Natural resources like coal, iron ore, and oil were the key productive assets that fueled the Industrial Revolution. Today, Data is the vital raw material of the information economy. And the explosive abundance of this digital asset, more than doubling every two years, is creating a new world of opportunity and challenge.

Data-ism: The Revolution Transforming Decision Making, Consumer Behavior, and Almost Everything Else by Steve Lohr (on sale March 10, HarperBusiness, ISBN 9780062226815, $29.99) is about this next phase, in which vast, Internet-scale data sets are used for discovery and prediction in virtually every field.

It is a journey across this emerging world with people, narrative examples, and insights. It shows that, if exploited, this new revolution will change the way decisions are made—relying more on data and analysis, and less on intuition and experience—and transform the nature of leadership and management. A technology reporter for The New York Times, Lohr chronicles the rise of Big Data, addressing cutting-edge business strategies and examining the dark side of a data-driven world.  

Lohr uses two groups of characters to explore how Big Data affects our lives. On one hand, there are lone scientists like Jeffrey Hammerbacher, recognized as the first data scientist at Facebook, now at Mount Sinai Hospital in New York City, exploring how Big Data can improve disease discovery and patient care. On the other hand, there are global institutions like IBM, with a staff of hundreds of data scientists investigating the use of big data in everything from medicine to transportation, climate change to agriculture. Data-ism explains how individuals and institutions will need to exploit, protect, and manage their data in order to stay competitive in the coming years.


ABOUT THE AUTHOR 

Steve Lohr reports on technology, business and economics for The New York Times. He was a foreign correspondent for a decade and served brief stints as an editor before covering technology starting in the early 1990's.
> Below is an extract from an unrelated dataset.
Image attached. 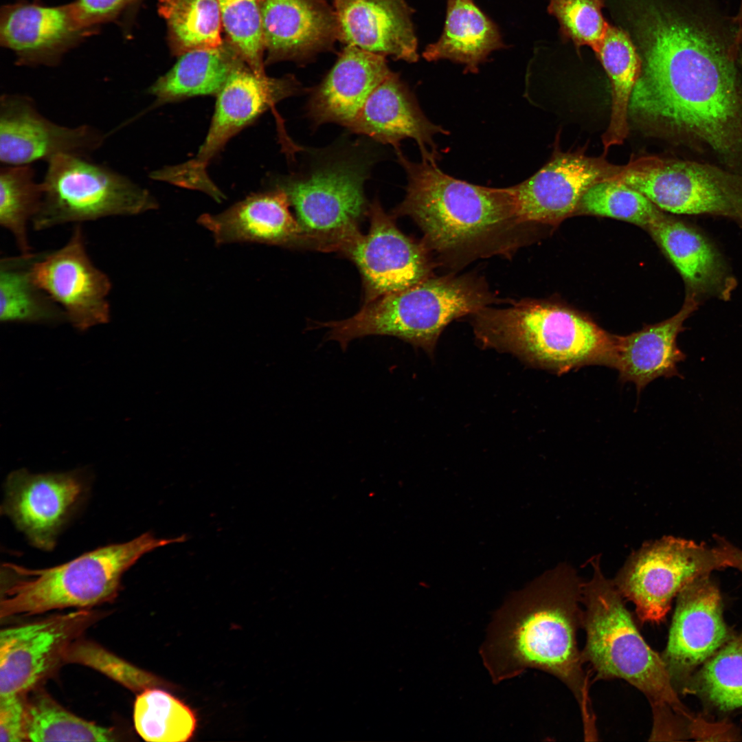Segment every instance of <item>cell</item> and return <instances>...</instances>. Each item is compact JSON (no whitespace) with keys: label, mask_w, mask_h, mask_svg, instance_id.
Segmentation results:
<instances>
[{"label":"cell","mask_w":742,"mask_h":742,"mask_svg":"<svg viewBox=\"0 0 742 742\" xmlns=\"http://www.w3.org/2000/svg\"><path fill=\"white\" fill-rule=\"evenodd\" d=\"M688 0H662L642 12L631 32L642 62L629 120L742 175V47Z\"/></svg>","instance_id":"obj_1"},{"label":"cell","mask_w":742,"mask_h":742,"mask_svg":"<svg viewBox=\"0 0 742 742\" xmlns=\"http://www.w3.org/2000/svg\"><path fill=\"white\" fill-rule=\"evenodd\" d=\"M582 585L562 563L511 594L495 611L480 655L492 681L499 683L537 668L555 676L575 697L585 736L596 734L589 676L578 647L583 625Z\"/></svg>","instance_id":"obj_2"},{"label":"cell","mask_w":742,"mask_h":742,"mask_svg":"<svg viewBox=\"0 0 742 742\" xmlns=\"http://www.w3.org/2000/svg\"><path fill=\"white\" fill-rule=\"evenodd\" d=\"M407 176L406 195L395 214L411 217L429 250L451 256L480 250L522 225L512 187L489 188L456 179L436 160H409L396 148Z\"/></svg>","instance_id":"obj_3"},{"label":"cell","mask_w":742,"mask_h":742,"mask_svg":"<svg viewBox=\"0 0 742 742\" xmlns=\"http://www.w3.org/2000/svg\"><path fill=\"white\" fill-rule=\"evenodd\" d=\"M471 317L482 346L532 366L558 374L589 365L614 367L617 335L555 303L521 300L504 308H483Z\"/></svg>","instance_id":"obj_4"},{"label":"cell","mask_w":742,"mask_h":742,"mask_svg":"<svg viewBox=\"0 0 742 742\" xmlns=\"http://www.w3.org/2000/svg\"><path fill=\"white\" fill-rule=\"evenodd\" d=\"M186 540V535L157 538L148 532L127 542L100 547L49 568L30 569L5 563L1 570L4 585L1 618L68 607L85 609L109 602L120 589L123 574L143 555Z\"/></svg>","instance_id":"obj_5"},{"label":"cell","mask_w":742,"mask_h":742,"mask_svg":"<svg viewBox=\"0 0 742 742\" xmlns=\"http://www.w3.org/2000/svg\"><path fill=\"white\" fill-rule=\"evenodd\" d=\"M591 578L582 585L586 642L582 651L598 679H622L649 699L653 714L671 710L690 718L680 701L666 664L640 634L613 581L592 557Z\"/></svg>","instance_id":"obj_6"},{"label":"cell","mask_w":742,"mask_h":742,"mask_svg":"<svg viewBox=\"0 0 742 742\" xmlns=\"http://www.w3.org/2000/svg\"><path fill=\"white\" fill-rule=\"evenodd\" d=\"M494 301L483 282L472 276H431L364 304L351 317L317 323L314 328H328L326 340L338 342L343 350L355 339L383 335L397 337L431 354L451 322L471 315Z\"/></svg>","instance_id":"obj_7"},{"label":"cell","mask_w":742,"mask_h":742,"mask_svg":"<svg viewBox=\"0 0 742 742\" xmlns=\"http://www.w3.org/2000/svg\"><path fill=\"white\" fill-rule=\"evenodd\" d=\"M338 148L314 153L309 166L275 183L294 208L302 246L341 252L361 234L369 210L364 183L375 159L357 144Z\"/></svg>","instance_id":"obj_8"},{"label":"cell","mask_w":742,"mask_h":742,"mask_svg":"<svg viewBox=\"0 0 742 742\" xmlns=\"http://www.w3.org/2000/svg\"><path fill=\"white\" fill-rule=\"evenodd\" d=\"M47 164L41 181L42 203L31 222L36 231L109 216H135L158 207L147 189L88 157L59 155Z\"/></svg>","instance_id":"obj_9"},{"label":"cell","mask_w":742,"mask_h":742,"mask_svg":"<svg viewBox=\"0 0 742 742\" xmlns=\"http://www.w3.org/2000/svg\"><path fill=\"white\" fill-rule=\"evenodd\" d=\"M620 179L662 210L723 217L742 227V175L717 164L642 157L626 165Z\"/></svg>","instance_id":"obj_10"},{"label":"cell","mask_w":742,"mask_h":742,"mask_svg":"<svg viewBox=\"0 0 742 742\" xmlns=\"http://www.w3.org/2000/svg\"><path fill=\"white\" fill-rule=\"evenodd\" d=\"M304 90L293 77L258 75L245 65L231 74L218 93L207 134L196 155L179 165L152 171L157 181L203 192L217 202L225 195L210 179L207 168L227 142L269 108Z\"/></svg>","instance_id":"obj_11"},{"label":"cell","mask_w":742,"mask_h":742,"mask_svg":"<svg viewBox=\"0 0 742 742\" xmlns=\"http://www.w3.org/2000/svg\"><path fill=\"white\" fill-rule=\"evenodd\" d=\"M722 568L715 547L664 536L633 552L613 582L623 598L634 604L642 623H660L684 587Z\"/></svg>","instance_id":"obj_12"},{"label":"cell","mask_w":742,"mask_h":742,"mask_svg":"<svg viewBox=\"0 0 742 742\" xmlns=\"http://www.w3.org/2000/svg\"><path fill=\"white\" fill-rule=\"evenodd\" d=\"M31 273L76 330L83 332L110 321L111 281L89 256L81 224L76 225L60 248L37 253Z\"/></svg>","instance_id":"obj_13"},{"label":"cell","mask_w":742,"mask_h":742,"mask_svg":"<svg viewBox=\"0 0 742 742\" xmlns=\"http://www.w3.org/2000/svg\"><path fill=\"white\" fill-rule=\"evenodd\" d=\"M100 615L86 609L0 633V696L26 693L64 662L69 647Z\"/></svg>","instance_id":"obj_14"},{"label":"cell","mask_w":742,"mask_h":742,"mask_svg":"<svg viewBox=\"0 0 742 742\" xmlns=\"http://www.w3.org/2000/svg\"><path fill=\"white\" fill-rule=\"evenodd\" d=\"M368 214V233L361 234L341 251L361 273L365 304L432 276L434 267L423 242L401 232L378 200L369 205Z\"/></svg>","instance_id":"obj_15"},{"label":"cell","mask_w":742,"mask_h":742,"mask_svg":"<svg viewBox=\"0 0 742 742\" xmlns=\"http://www.w3.org/2000/svg\"><path fill=\"white\" fill-rule=\"evenodd\" d=\"M624 166L594 157L582 149L556 148L550 159L526 180L512 187L521 223L556 225L577 210L585 193L618 175Z\"/></svg>","instance_id":"obj_16"},{"label":"cell","mask_w":742,"mask_h":742,"mask_svg":"<svg viewBox=\"0 0 742 742\" xmlns=\"http://www.w3.org/2000/svg\"><path fill=\"white\" fill-rule=\"evenodd\" d=\"M106 137L88 124L69 127L49 120L28 95L4 93L0 98V161L3 165L48 162L64 154L89 157L102 146Z\"/></svg>","instance_id":"obj_17"},{"label":"cell","mask_w":742,"mask_h":742,"mask_svg":"<svg viewBox=\"0 0 742 742\" xmlns=\"http://www.w3.org/2000/svg\"><path fill=\"white\" fill-rule=\"evenodd\" d=\"M85 491L82 474L77 471L34 474L21 469L6 478L1 512L34 547L51 551Z\"/></svg>","instance_id":"obj_18"},{"label":"cell","mask_w":742,"mask_h":742,"mask_svg":"<svg viewBox=\"0 0 742 742\" xmlns=\"http://www.w3.org/2000/svg\"><path fill=\"white\" fill-rule=\"evenodd\" d=\"M677 597L667 644L661 655L673 684L715 654L728 636L721 596L710 574L688 583Z\"/></svg>","instance_id":"obj_19"},{"label":"cell","mask_w":742,"mask_h":742,"mask_svg":"<svg viewBox=\"0 0 742 742\" xmlns=\"http://www.w3.org/2000/svg\"><path fill=\"white\" fill-rule=\"evenodd\" d=\"M346 128L394 148H399L401 140L412 138L418 145L423 159L436 161L438 153L433 137L448 133L426 117L407 85L392 71L373 90Z\"/></svg>","instance_id":"obj_20"},{"label":"cell","mask_w":742,"mask_h":742,"mask_svg":"<svg viewBox=\"0 0 742 742\" xmlns=\"http://www.w3.org/2000/svg\"><path fill=\"white\" fill-rule=\"evenodd\" d=\"M648 230L680 273L686 295L700 303L708 299L729 301L737 280L710 239L686 223L665 214Z\"/></svg>","instance_id":"obj_21"},{"label":"cell","mask_w":742,"mask_h":742,"mask_svg":"<svg viewBox=\"0 0 742 742\" xmlns=\"http://www.w3.org/2000/svg\"><path fill=\"white\" fill-rule=\"evenodd\" d=\"M338 38L347 45L409 63L418 60L412 10L405 0H335Z\"/></svg>","instance_id":"obj_22"},{"label":"cell","mask_w":742,"mask_h":742,"mask_svg":"<svg viewBox=\"0 0 742 742\" xmlns=\"http://www.w3.org/2000/svg\"><path fill=\"white\" fill-rule=\"evenodd\" d=\"M282 190L252 194L218 214H203L198 223L218 245L256 243L283 247L302 246V232Z\"/></svg>","instance_id":"obj_23"},{"label":"cell","mask_w":742,"mask_h":742,"mask_svg":"<svg viewBox=\"0 0 742 742\" xmlns=\"http://www.w3.org/2000/svg\"><path fill=\"white\" fill-rule=\"evenodd\" d=\"M268 60H302L338 38L335 12L324 0H258Z\"/></svg>","instance_id":"obj_24"},{"label":"cell","mask_w":742,"mask_h":742,"mask_svg":"<svg viewBox=\"0 0 742 742\" xmlns=\"http://www.w3.org/2000/svg\"><path fill=\"white\" fill-rule=\"evenodd\" d=\"M391 73L385 57L347 45L306 104L314 126L334 122L347 126L373 90Z\"/></svg>","instance_id":"obj_25"},{"label":"cell","mask_w":742,"mask_h":742,"mask_svg":"<svg viewBox=\"0 0 742 742\" xmlns=\"http://www.w3.org/2000/svg\"><path fill=\"white\" fill-rule=\"evenodd\" d=\"M700 302L686 295L680 310L671 317L626 336L617 335L613 368L622 382L631 381L638 394L651 381L664 376L682 378L677 364L686 355L678 348L677 337L684 322L698 308Z\"/></svg>","instance_id":"obj_26"},{"label":"cell","mask_w":742,"mask_h":742,"mask_svg":"<svg viewBox=\"0 0 742 742\" xmlns=\"http://www.w3.org/2000/svg\"><path fill=\"white\" fill-rule=\"evenodd\" d=\"M82 32L68 5L21 3L1 12V44L14 51L23 65H55Z\"/></svg>","instance_id":"obj_27"},{"label":"cell","mask_w":742,"mask_h":742,"mask_svg":"<svg viewBox=\"0 0 742 742\" xmlns=\"http://www.w3.org/2000/svg\"><path fill=\"white\" fill-rule=\"evenodd\" d=\"M447 5L443 32L423 56L428 61L463 64L464 72L477 73L493 51L506 47L499 28L473 0H447Z\"/></svg>","instance_id":"obj_28"},{"label":"cell","mask_w":742,"mask_h":742,"mask_svg":"<svg viewBox=\"0 0 742 742\" xmlns=\"http://www.w3.org/2000/svg\"><path fill=\"white\" fill-rule=\"evenodd\" d=\"M148 89L155 100L150 108L199 95H217L231 74L245 65L238 53L222 46L186 52Z\"/></svg>","instance_id":"obj_29"},{"label":"cell","mask_w":742,"mask_h":742,"mask_svg":"<svg viewBox=\"0 0 742 742\" xmlns=\"http://www.w3.org/2000/svg\"><path fill=\"white\" fill-rule=\"evenodd\" d=\"M611 85V113L602 135L604 150L622 144L629 133V105L641 71L642 62L629 35L620 27L608 25L594 50Z\"/></svg>","instance_id":"obj_30"},{"label":"cell","mask_w":742,"mask_h":742,"mask_svg":"<svg viewBox=\"0 0 742 742\" xmlns=\"http://www.w3.org/2000/svg\"><path fill=\"white\" fill-rule=\"evenodd\" d=\"M36 254H21L0 260V321L56 325L67 322L63 309L33 280Z\"/></svg>","instance_id":"obj_31"},{"label":"cell","mask_w":742,"mask_h":742,"mask_svg":"<svg viewBox=\"0 0 742 742\" xmlns=\"http://www.w3.org/2000/svg\"><path fill=\"white\" fill-rule=\"evenodd\" d=\"M163 687H153L138 693L133 719L138 734L153 742H186L197 730L195 711Z\"/></svg>","instance_id":"obj_32"},{"label":"cell","mask_w":742,"mask_h":742,"mask_svg":"<svg viewBox=\"0 0 742 742\" xmlns=\"http://www.w3.org/2000/svg\"><path fill=\"white\" fill-rule=\"evenodd\" d=\"M158 10L177 52L222 46L218 0H158Z\"/></svg>","instance_id":"obj_33"},{"label":"cell","mask_w":742,"mask_h":742,"mask_svg":"<svg viewBox=\"0 0 742 742\" xmlns=\"http://www.w3.org/2000/svg\"><path fill=\"white\" fill-rule=\"evenodd\" d=\"M43 192L32 165H2L0 225L14 237L21 254L32 253L27 225L38 212Z\"/></svg>","instance_id":"obj_34"},{"label":"cell","mask_w":742,"mask_h":742,"mask_svg":"<svg viewBox=\"0 0 742 742\" xmlns=\"http://www.w3.org/2000/svg\"><path fill=\"white\" fill-rule=\"evenodd\" d=\"M27 741H114L111 728L83 719L61 706L47 693L35 692L26 703Z\"/></svg>","instance_id":"obj_35"},{"label":"cell","mask_w":742,"mask_h":742,"mask_svg":"<svg viewBox=\"0 0 742 742\" xmlns=\"http://www.w3.org/2000/svg\"><path fill=\"white\" fill-rule=\"evenodd\" d=\"M577 210L626 221L646 229L664 214L641 192L614 179L591 187L581 198Z\"/></svg>","instance_id":"obj_36"},{"label":"cell","mask_w":742,"mask_h":742,"mask_svg":"<svg viewBox=\"0 0 742 742\" xmlns=\"http://www.w3.org/2000/svg\"><path fill=\"white\" fill-rule=\"evenodd\" d=\"M701 689L723 710L742 707V633L710 657L700 674Z\"/></svg>","instance_id":"obj_37"},{"label":"cell","mask_w":742,"mask_h":742,"mask_svg":"<svg viewBox=\"0 0 742 742\" xmlns=\"http://www.w3.org/2000/svg\"><path fill=\"white\" fill-rule=\"evenodd\" d=\"M222 24L236 52L256 74L265 75L258 0H218Z\"/></svg>","instance_id":"obj_38"},{"label":"cell","mask_w":742,"mask_h":742,"mask_svg":"<svg viewBox=\"0 0 742 742\" xmlns=\"http://www.w3.org/2000/svg\"><path fill=\"white\" fill-rule=\"evenodd\" d=\"M64 662L87 666L135 693L153 687L175 689L173 685L164 679L87 640L78 639L73 642L66 653Z\"/></svg>","instance_id":"obj_39"},{"label":"cell","mask_w":742,"mask_h":742,"mask_svg":"<svg viewBox=\"0 0 742 742\" xmlns=\"http://www.w3.org/2000/svg\"><path fill=\"white\" fill-rule=\"evenodd\" d=\"M605 5V0H550L548 12L557 19L562 38L577 49L587 45L594 51L609 25L602 14Z\"/></svg>","instance_id":"obj_40"},{"label":"cell","mask_w":742,"mask_h":742,"mask_svg":"<svg viewBox=\"0 0 742 742\" xmlns=\"http://www.w3.org/2000/svg\"><path fill=\"white\" fill-rule=\"evenodd\" d=\"M25 693L0 696V741H27Z\"/></svg>","instance_id":"obj_41"},{"label":"cell","mask_w":742,"mask_h":742,"mask_svg":"<svg viewBox=\"0 0 742 742\" xmlns=\"http://www.w3.org/2000/svg\"><path fill=\"white\" fill-rule=\"evenodd\" d=\"M132 0H76L68 5L77 26L82 31L115 17Z\"/></svg>","instance_id":"obj_42"},{"label":"cell","mask_w":742,"mask_h":742,"mask_svg":"<svg viewBox=\"0 0 742 742\" xmlns=\"http://www.w3.org/2000/svg\"><path fill=\"white\" fill-rule=\"evenodd\" d=\"M715 546L723 563L724 567H733L742 573V550L725 538L715 535Z\"/></svg>","instance_id":"obj_43"},{"label":"cell","mask_w":742,"mask_h":742,"mask_svg":"<svg viewBox=\"0 0 742 742\" xmlns=\"http://www.w3.org/2000/svg\"><path fill=\"white\" fill-rule=\"evenodd\" d=\"M736 24L737 27L738 39L740 45L742 47V3L739 14L738 15V17L737 18Z\"/></svg>","instance_id":"obj_44"},{"label":"cell","mask_w":742,"mask_h":742,"mask_svg":"<svg viewBox=\"0 0 742 742\" xmlns=\"http://www.w3.org/2000/svg\"><path fill=\"white\" fill-rule=\"evenodd\" d=\"M334 1H335V0H334Z\"/></svg>","instance_id":"obj_45"}]
</instances>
In 2013, he was a member of the team that was awarded the Pulitzer Prize for explanatory reporting. He has written for magazines including The New York Times Magazine, The Atlantic Monthly, and The Washington Monthly. He is the author of a history of computer programming, Go To: The Story of the Math Majors, Bridge Players, Engineers, Chess Wizards, Maverick Scientists and Iconoclasts-The Programmers Who Created the Software Revolution. He lives in New York City.